Problem:
The result should be an exact copy of the entries that follow, with no pictures included.

⟨

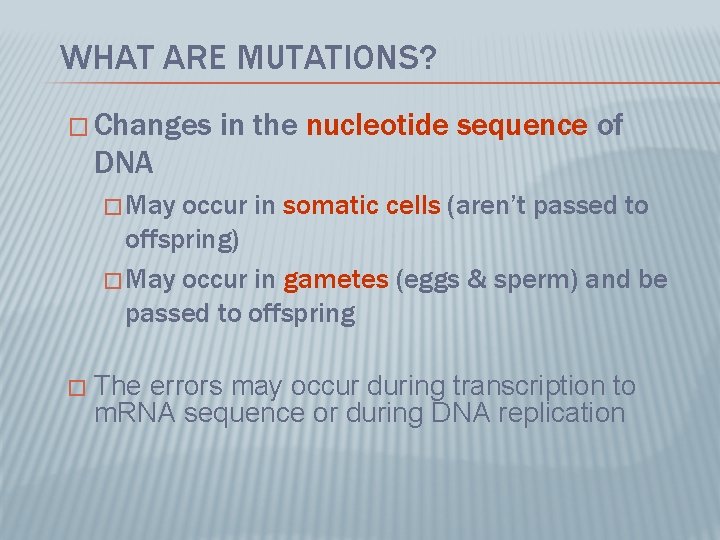 WHAT ARE MUTATIONS?

□ Changes in the nucleotide sequence of DNA

□ May occur in somatic cells (aren't passed to offspring)

□ May occur in gametes (eggs & sperm) and be passed to offspring

□ The errors may occur during transcription to mRNA sequence or during DNA replication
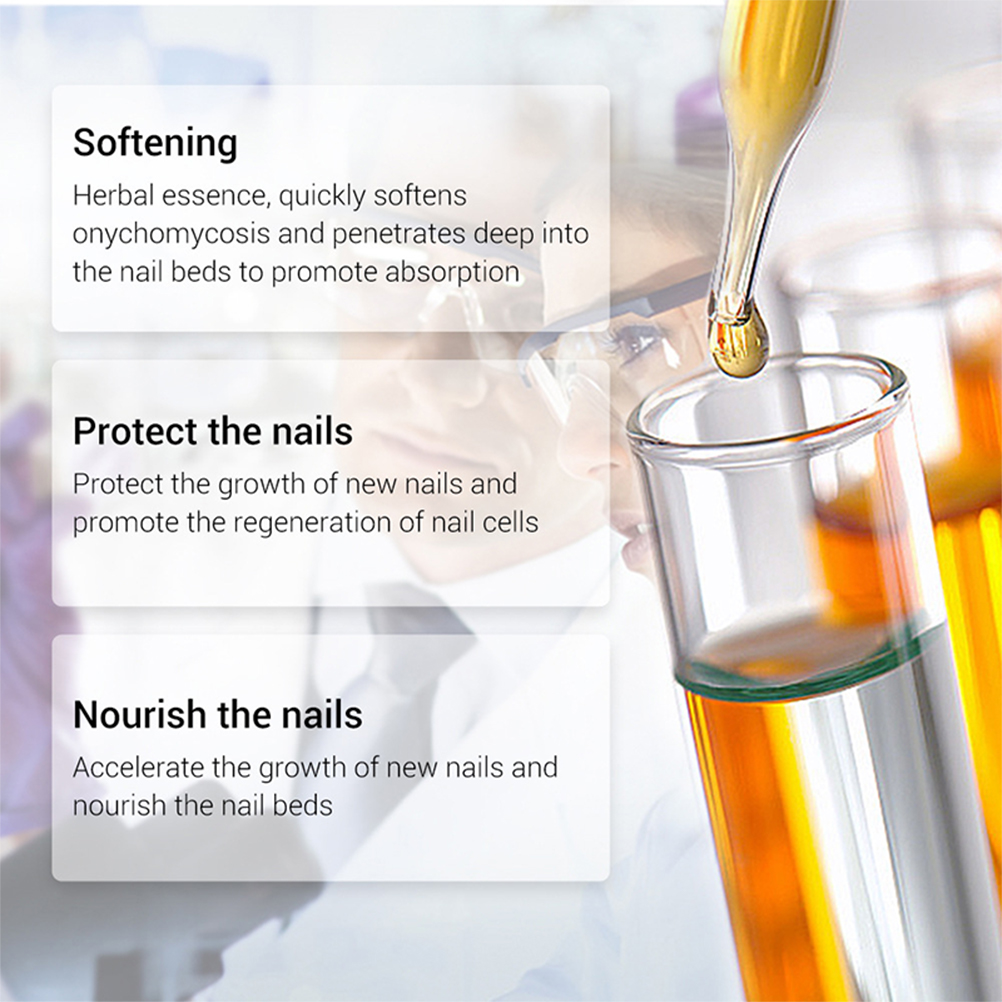 Softening
Herbal essence, quickly softens onychomycosis and penetrates deep into the nail beds to promote absorption

Protect the nails
Protect the growth of new nails and promote the regeneration of nail cells

Nourish the nails
Accelerate the growth of new nails and nourish the nail beds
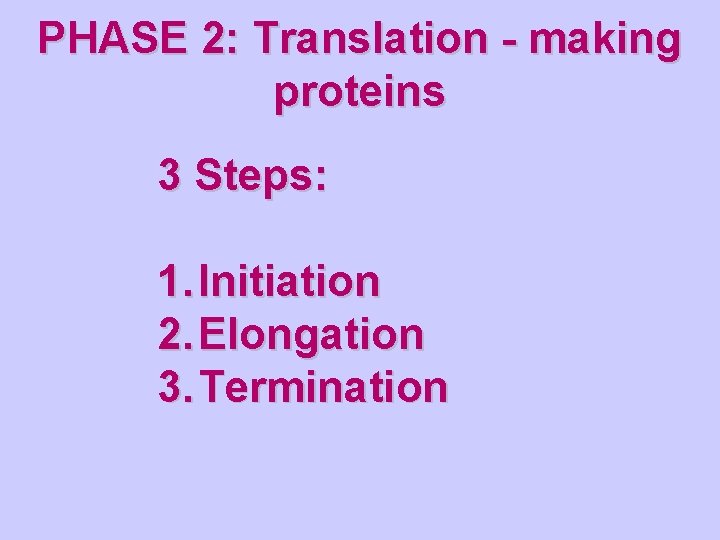 PHASE 2: Translation - making proteins

3 Steps:

1. Initiation
2. Elongation
3. Termination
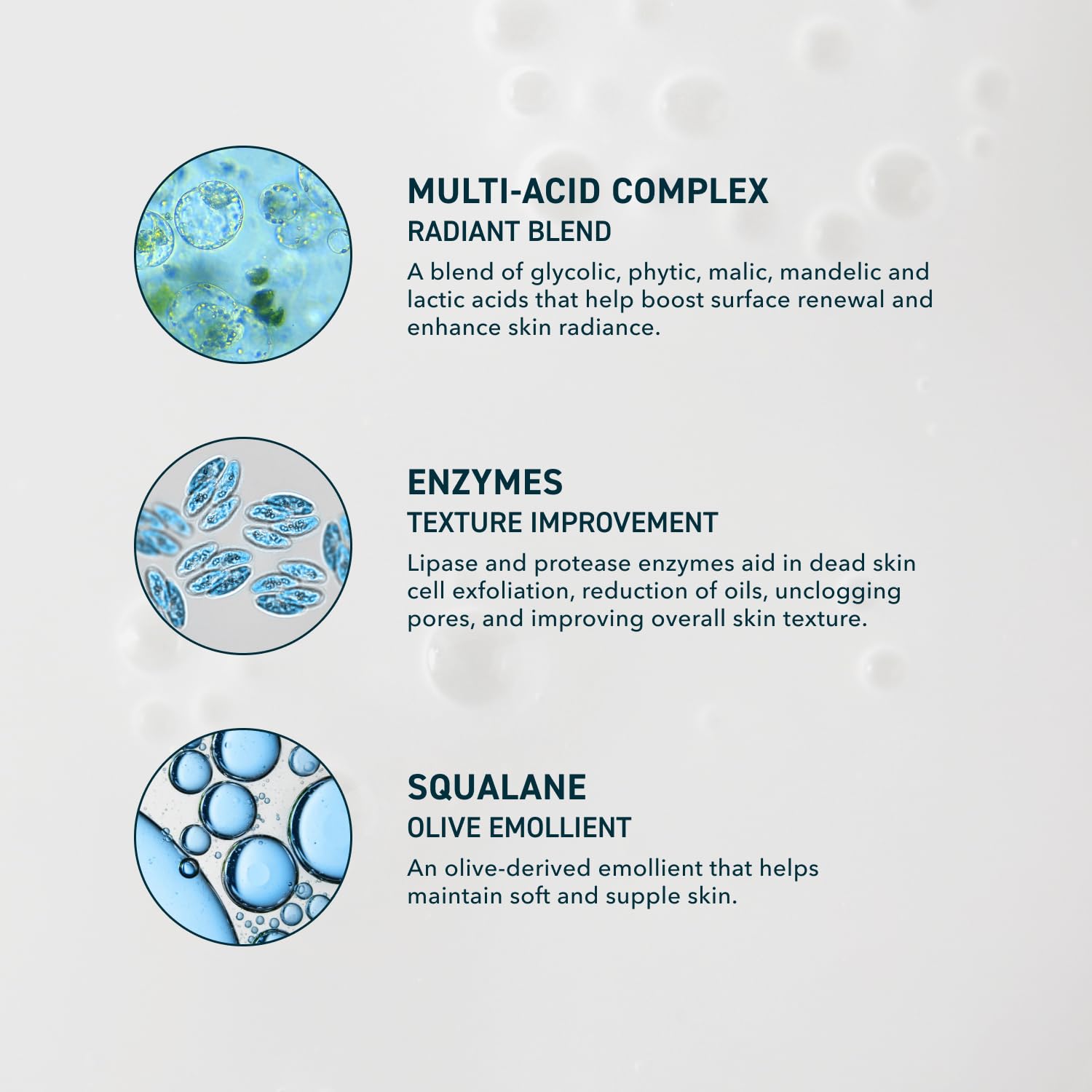 MULTI-ACID COMPLEX
RADIANT BLEND
A blend of glycolic, phytic, malic, mandelic and lactic acids that help boost surface renewal and enhance skin radiance.

ENZYMES
TEXTURE IMPROVEMENT
Lipase and protease enzymes aid in dead skin cell exfoliation, reduction of oils, unclogging pores, and improving overall skin texture.

SQUALANE
OLIVE EMOLLIENT
An olive-derived emollient that helps maintain soft and supple skin.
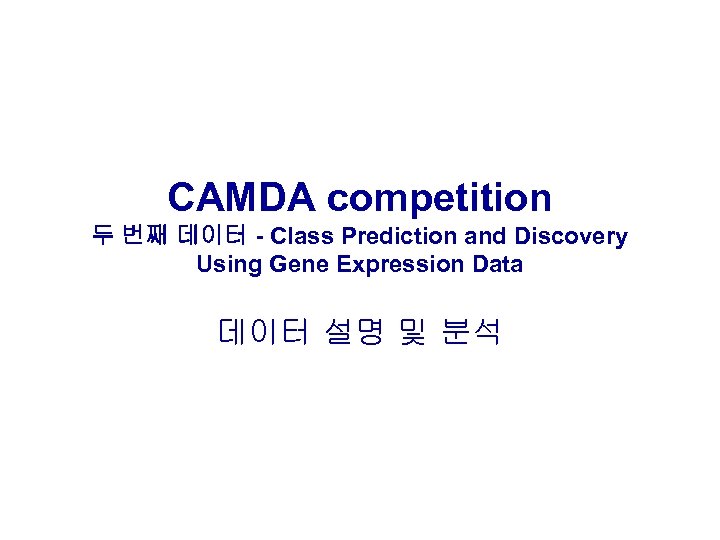 CAMDA competition

두 번째 데이터 - Class Prediction and Discovery Using Gene Expression Data

데이터 설명 및 분석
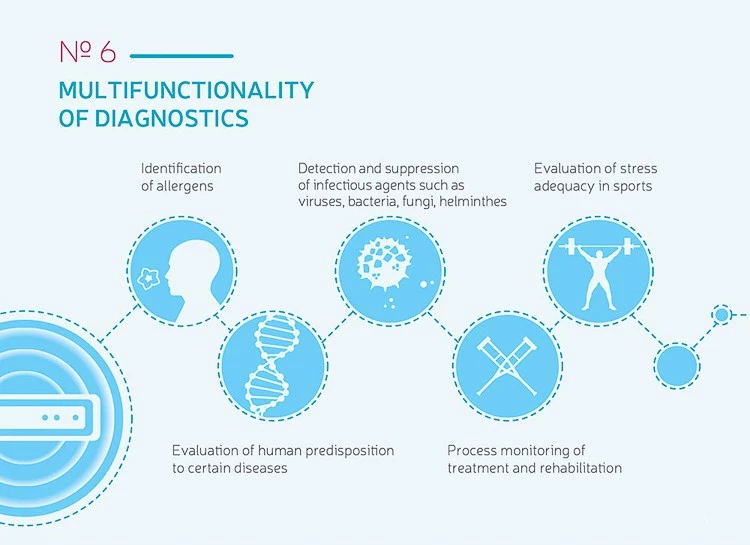 № 6

MULTIFUNCTIONALITY OF DIAGNOSTICS

Identification of allergens

Detection and suppression of infectious agents such as viruses, bacteria, fungi, helminthes

Evaluation of stress adequacy in sports

Evaluation of human predisposition to certain diseases

Process monitoring of treatment and rehabilitation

⟩

Expected answer:
 WHAT ARE MUTATIONS?

□ Changes in the nucleotide sequence of DNA

□ May occur in somatic cells (aren't passed to offspring)

□ May occur in gametes (eggs & sperm) and be passed to offspring

□ The errors may occur during transcription to mRNA sequence or during DNA replication
 Softening
Herbal essence, quickly softens onychomycosis and penetrates deep into the nail beds to promote absorption

Protect the nails
Protect the growth of new nails and promote the regeneration of nail cells

Nourish the nails
Accelerate the growth of new nails and nourish the nail beds
 PHASE 2: Translation - making proteins

3 Steps:

1. Initiation
2. Elongation
3. Termination
 MULTI-ACID COMPLEX
RADIANT BLEND
A blend of glycolic, phytic, malic, mandelic and lactic acids that help boost surface renewal and enhance skin radiance.

ENZYMES
TEXTURE IMPROVEMENT
Lipase and protease enzymes aid in dead skin cell exfoliation, reduction of oils, unclogging pores, and improving overall skin texture.

SQUALANE
OLIVE EMOLLIENT
An olive-derived emollient that helps maintain soft and supple skin.
 CAMDA competition

두 번째 데이터 - Class Prediction and Discovery Using Gene Expression Data

데이터 설명 및 분석
 № 6

MULTIFUNCTIONALITY OF DIAGNOSTICS

Identification of allergens

Detection and suppression of infectious agents such as viruses, bacteria, fungi, helminthes

Evaluation of stress adequacy in sports

Evaluation of human predisposition to certain diseases

Process monitoring of treatment and rehabilitation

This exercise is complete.